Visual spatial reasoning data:
────────
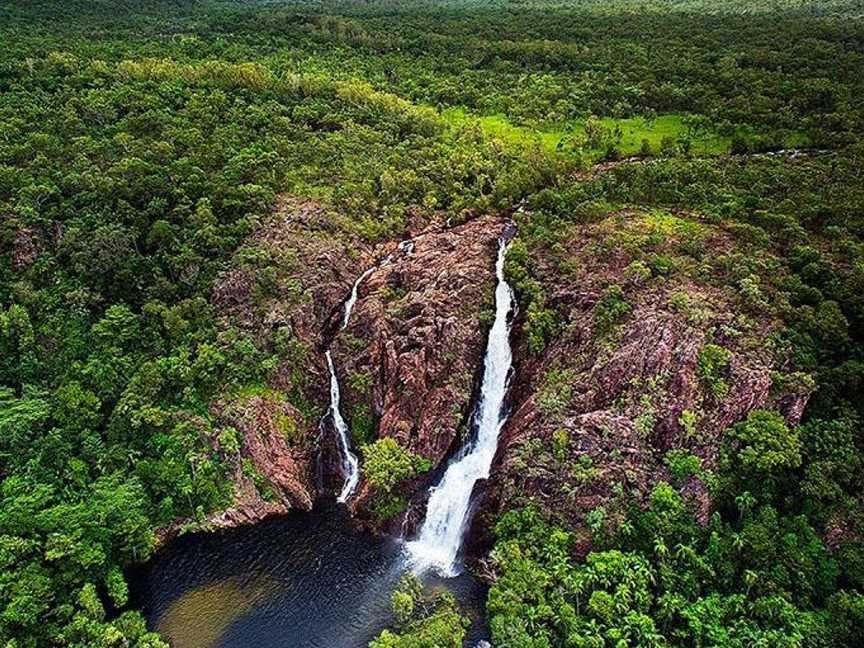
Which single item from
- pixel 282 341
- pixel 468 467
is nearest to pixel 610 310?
pixel 468 467

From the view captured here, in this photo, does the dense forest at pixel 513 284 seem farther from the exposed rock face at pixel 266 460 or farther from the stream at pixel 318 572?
the stream at pixel 318 572

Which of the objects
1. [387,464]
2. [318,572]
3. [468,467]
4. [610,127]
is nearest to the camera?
[318,572]

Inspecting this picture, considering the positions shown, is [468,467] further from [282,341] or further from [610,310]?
[282,341]

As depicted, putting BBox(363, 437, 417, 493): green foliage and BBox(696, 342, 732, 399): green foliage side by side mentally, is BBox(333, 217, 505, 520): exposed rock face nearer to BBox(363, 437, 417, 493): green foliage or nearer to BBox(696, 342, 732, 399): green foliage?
BBox(363, 437, 417, 493): green foliage

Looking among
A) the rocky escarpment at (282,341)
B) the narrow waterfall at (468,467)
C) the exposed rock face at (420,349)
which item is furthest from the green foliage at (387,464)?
the rocky escarpment at (282,341)

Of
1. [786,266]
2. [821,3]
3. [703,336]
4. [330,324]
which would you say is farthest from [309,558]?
[821,3]

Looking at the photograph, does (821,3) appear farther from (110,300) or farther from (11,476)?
(11,476)
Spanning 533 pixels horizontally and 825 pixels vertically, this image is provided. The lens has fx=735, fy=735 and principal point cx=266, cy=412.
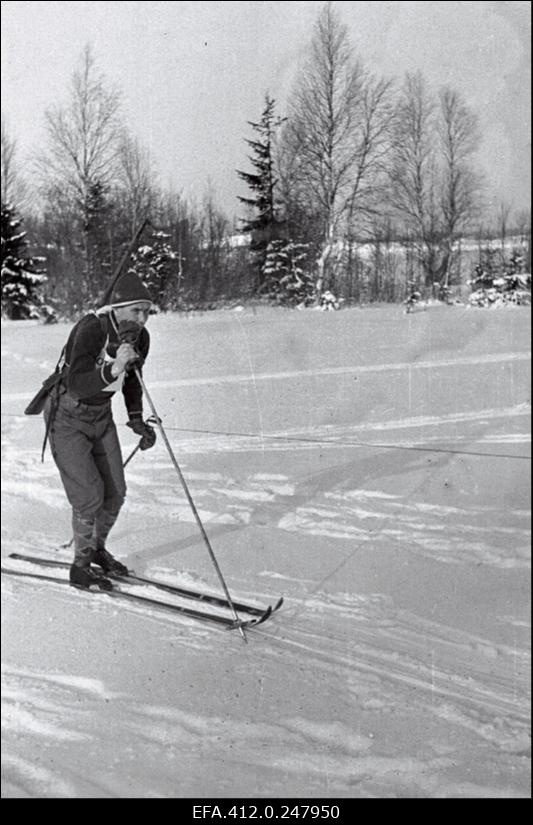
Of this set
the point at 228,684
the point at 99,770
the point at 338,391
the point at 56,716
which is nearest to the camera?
────────
PROBLEM REQUIREMENTS =>
Convert the data above into a Markdown table with the columns "Number" and "Entry," giving each line its own numbered row. Skip blank lines and leave out the pictures.

EXERCISE OUTPUT =>
| Number | Entry |
|---|---|
| 1 | Which single item from |
| 2 | - pixel 282 341 |
| 3 | - pixel 468 467 |
| 4 | is nearest to pixel 610 310? |
| 5 | pixel 468 467 |
| 6 | From the view captured here, in this photo, does the dense forest at pixel 513 284 seem farther from the exposed rock face at pixel 266 460 or farther from the stream at pixel 318 572? |
| 7 | the stream at pixel 318 572 |
| 8 | Which of the objects |
| 9 | 1. [387,464] |
| 10 | 2. [318,572] |
| 11 | 3. [468,467] |
| 12 | 4. [610,127] |
| 13 | is nearest to the camera? |
| 14 | [318,572] |
| 15 | Inspecting this picture, considering the positions shown, is [468,467] further from [282,341] or further from [610,310]? |
| 16 | [282,341] |
| 17 | As depicted, putting BBox(363, 437, 417, 493): green foliage and BBox(696, 342, 732, 399): green foliage side by side mentally, is BBox(333, 217, 505, 520): exposed rock face nearer to BBox(363, 437, 417, 493): green foliage or nearer to BBox(696, 342, 732, 399): green foliage? |
| 18 | BBox(363, 437, 417, 493): green foliage |
| 19 | Looking among |
| 20 | A) the rocky escarpment at (282,341) |
| 21 | B) the narrow waterfall at (468,467) |
| 22 | C) the exposed rock face at (420,349) |
| 23 | which item is furthest from the green foliage at (387,464)? |
| 24 | the rocky escarpment at (282,341) |
| 25 | Of |
| 26 | 1. [786,266] |
| 27 | 2. [821,3] |
| 28 | 3. [703,336] |
| 29 | 4. [330,324] |
| 30 | which would you say is farthest from [309,558]? |
| 31 | [821,3] |
| 32 | Looking at the photograph, does (821,3) appear farther from (110,300) or farther from (11,476)? |
| 33 | (11,476) |
| 34 | Spanning 533 pixels horizontally and 825 pixels vertically, this image is provided. The lens has fx=735, fy=735 and principal point cx=266, cy=412. |
| 35 | Of this set |
| 36 | the point at 228,684 |
| 37 | the point at 99,770 |
| 38 | the point at 338,391 |
| 39 | the point at 56,716 |
| 40 | which is nearest to the camera? |